La grande aventure de la montagne permet aux enfants de se découvrir des capacités nouvelles et de jouir d’une satisfaction à la hauteur du défi lancé pour surmonter les difficultés rencontrées.

En mai 2002 j’ai donné lors du Forum Transfrontalier de l’Éducation une conférence intitulée : " l’équipe face au risque ". C’est une intervention que je fais habituellement devant un public d’entreprises, et qui sert de point de départ à un travail de réflexion sur les conditions dans lesquelles des individus, au sein d’une équipe, agissent dans un environnement présentant des risques ou des enjeux importants. Pour présenter ce que mes expériences en montagne m’ont appris, je pars d’abord du récit d’une tentative que j’ai faite sur l’Everest, et de l’ascension de ce sommet que j’ai effectuée l’année suivante. Dans une deuxième partie, je pars d’autres ascensions effectuées en cordée de deux et de récits appartenant à l’histoire de l’alpinisme, pour développer un peu plus particulièrement ce qui a trait aux relations au sein d’une cordée.

Nous voilà apparemment un peu loin de la pratique de la montagne par des enfants et des jeunes. Et pourtant quelques mètres d’escalade, l’arrivée à un petit sommet sont pour des jeunes l’occasion de découvertes aussi extraordinaires et formatrices que le sont pour des alpinistes chevronnés les géants de l’Himalaya. Pour illustrer mon propos nous n’irons pas cette fois-ci sur l’Everest, mais sur des sommets plus modestes qui ont servi de terrains de jeux à des stages que je fais avec des enfants depuis plusieurs années. Nous y suivons une progression que je vous propose de découvrir avec moi, et qui nous permettra de voir quel peut être l’apport pédagogique d’une pratique de la montagne pour des enfants et des jeunes.
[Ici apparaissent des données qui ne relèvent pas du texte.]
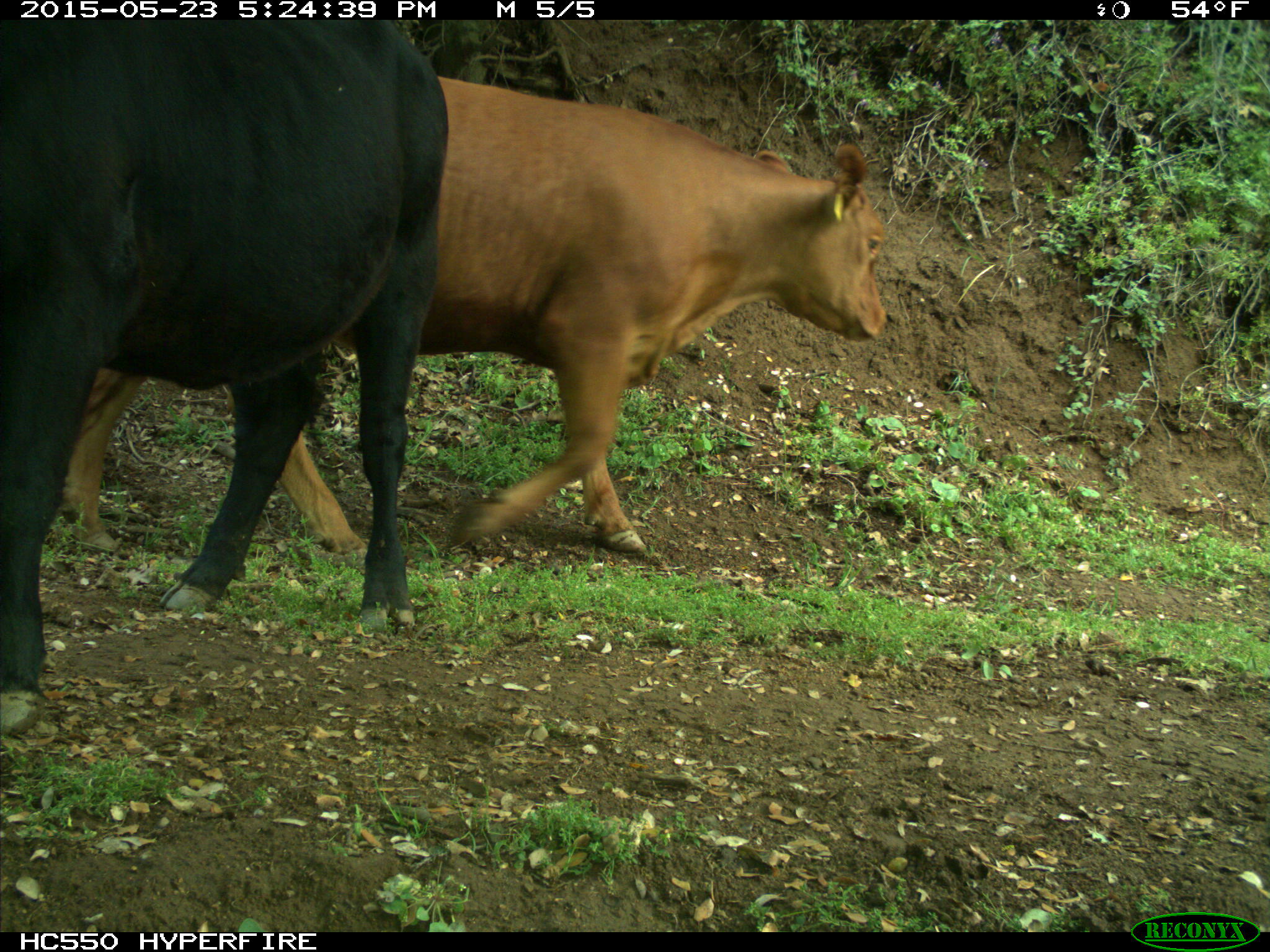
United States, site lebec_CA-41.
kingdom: Animalia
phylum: Chordata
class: Mammalia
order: Artiodactyla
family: Bovidae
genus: Bos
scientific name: Bos taurus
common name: domestic cow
Bos taurus (domestic cow).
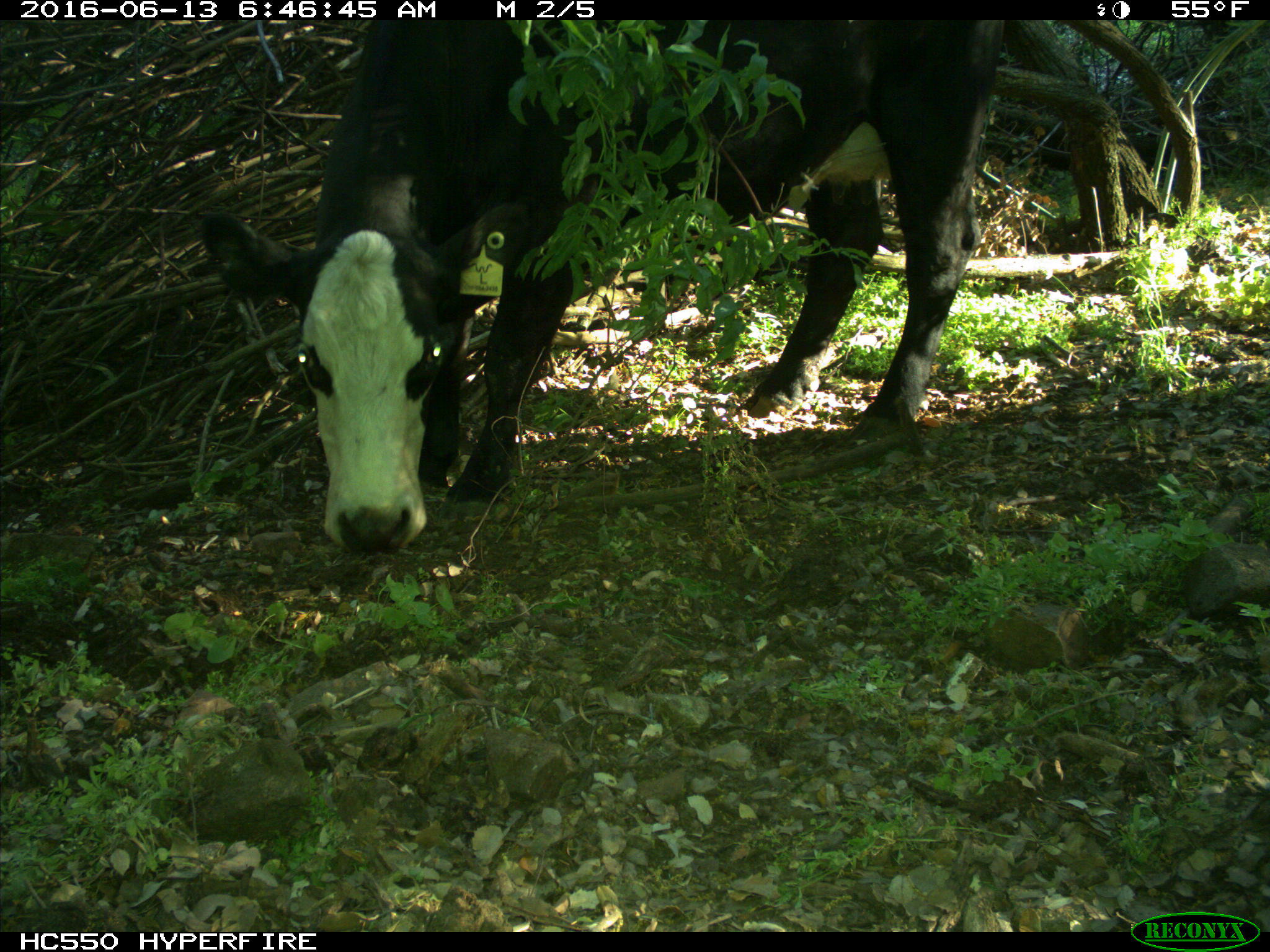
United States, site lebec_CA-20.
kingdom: Animalia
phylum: Chordata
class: Mammalia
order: Artiodactyla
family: Bovidae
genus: Bos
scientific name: Bos taurus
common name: domestic cow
Escalade à la Mer de Glace

Grimper sur des blocs.

Le parcours d’initiation. Nous faisons des petites montées, des petites descentes et des traversées pour acquérir les rudiments des gestes de l’escalade. Les enfants découvrent un nouvel usage de leur corps : se placer, anticiper des mouvements, chercher l’équilibre, déplacer son poids sur ses appuis. La peur du vide n’intervient pas puisque nous ne sommes pas en hauteur, mais les enfants prennent conscience qu’il faut acquérir une technique, qu’il faut un apprentissage. Face à cette situation nouvelle, les enfants ont des comportements divers, sont plus ou moins doués ou rapides, calmes ou nerveux, coordonnés ou hésitants. Tous se concentrent et, pour peu que l’on veille à ne pas les mettre dans des situations insurmontables, tous se découvrent des capacités nouvelles et se voient progresser (on peut refaire des passages). Dès ce stade, ils apprennent à évaluer des risques : une petite chute sur une racine, pourquoi on met le casque, … Le jeu n’est pas qu’individuel : dans certains passages, on apprend à se parer mutuellement, à être partiellement responsable de la sécurité de l’autre.
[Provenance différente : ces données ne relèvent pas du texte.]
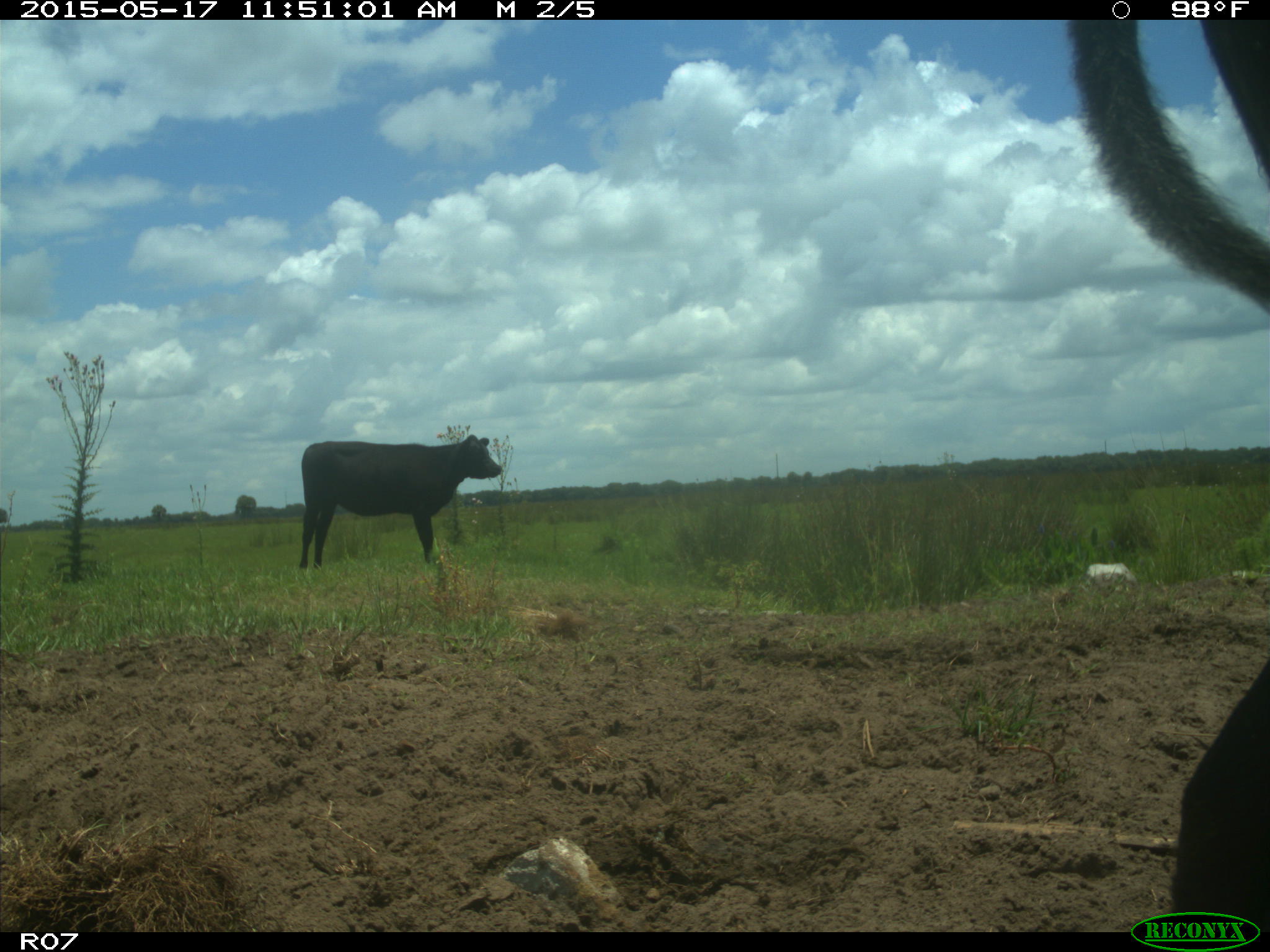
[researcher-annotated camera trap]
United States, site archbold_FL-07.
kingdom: Animalia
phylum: Chordata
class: Mammalia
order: Artiodactyla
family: Bovidae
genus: Bos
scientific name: Bos taurus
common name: domestic cow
Bos taurus (domestic cow).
Le matériel individuel. L’enfant découvre les chaussons d’escalade, le casque, le baudrier. Il sera responsable de ce matériel pendant toute la semaine. Il apprend à se préparer, à faire un nœud d’encordement. Par une répétition inlassable, ces gestes de sécurité seront acquis à la fin de la semaine. Il sait que l’escalade est une activité qui présente des risques ; il apprendra à les maîtriser par la vigilance, le respect des règles et l’anticipation.

Assurer un compagnon. Sur un bloc un peu plus haut, nous plaçons une corde et les enfants s’assurent mutuellement pour le gravir. L’un développe le sens de sa responsabilité vis-à-vis de l’autre, ce dernier développe sa confiance. Se confronter à la hauteur bouscule les hiérarchies naissantes du groupe : les réactions au vide sont quelquefois surprenantes. Certains doivent faire preuve d’un peu de modestie ; d’autres, plus réservés, se trouvent valorisés.

Faire un petit rappel. Le rappel, c’est un peu de technique, beaucoup de maîtrise des émotions.

Dès ces premières activités, il y a évidemment de l’émulation entre les enfants. Mais tous les enfants, à des degrés divers, connaissent les mêmes émotions et rencontrent les mêmes problèmes et, lorsque l’un d’entre eux est en difficulté, c’est l’entraide qui domine, pas la raillerie.

Grimper en falaise

Grimper plusieurs longueurs de corde en second.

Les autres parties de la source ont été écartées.